TASK SET:
1) From the moth-prevention guide, extract the stretch from "Follow our 5-step" through "moths to thrive.".
2) According to the moth-prevention guide, why is the pile of clothes at the back of the wardrobe a concern? Answer in one to three sentences.
3) Which natural fibers does the moth-prevention guide name as attracting clothes moths?

TEXT PROVIDED:
= = = =

You may well be getting in the mood for a clear-out this spring, and with every spring clean comes the possibility of an unwelcome discovery: that you have an infestation of the dreaded moths.
We know there’s nothing more disheartening than picking out your favourite pieces and finding the tell-tale peppering of little holes, signalling that clothes moths have been, and probably still are, living in them! So that's why we're here to tell you that there's no better time to give your wardrobe some TLC, and say au revoir to your moth problem for good.
Follow our 5-step guide to achieve a moth-free wardrobe in no time:
1. CLEAR OUT
A disorganised and cluttered wardrobe is a key factor in attracting clothes moths; hence the pile of clothes lurking at the back of the wardrobe is a haven for moths to thrive.
As a first step, take everything out from your wardrobe and thoroughly check over each garment for damage. Clothes moths are attracted to natural fibres such as cashmere and silk, but have been known to feast on other fabrics too.

= = = =

DATA EXCERPT:
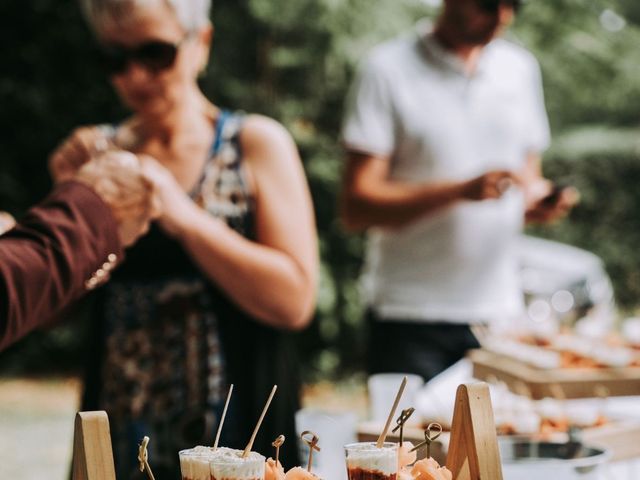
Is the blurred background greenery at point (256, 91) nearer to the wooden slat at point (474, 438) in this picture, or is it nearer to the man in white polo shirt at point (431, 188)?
the man in white polo shirt at point (431, 188)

= = = =

RESULTS:
1)
Follow our 5-step guide to achieve a moth-free wardrobe in no time:
1. CLEAR OUT
A disorganised and cluttered wardrobe is a key factor in attracting clothes moths; hence the pile of clothes lurking at the back of the wardrobe is a haven for moths to thrive.

2) A disorganized and cluttered wardrobe is a key factor in attracting clothes moths. For that reason, the pile of clothes lurking at the back of the wardrobe is a haven where moths can thrive.

3) Cashmere and silk.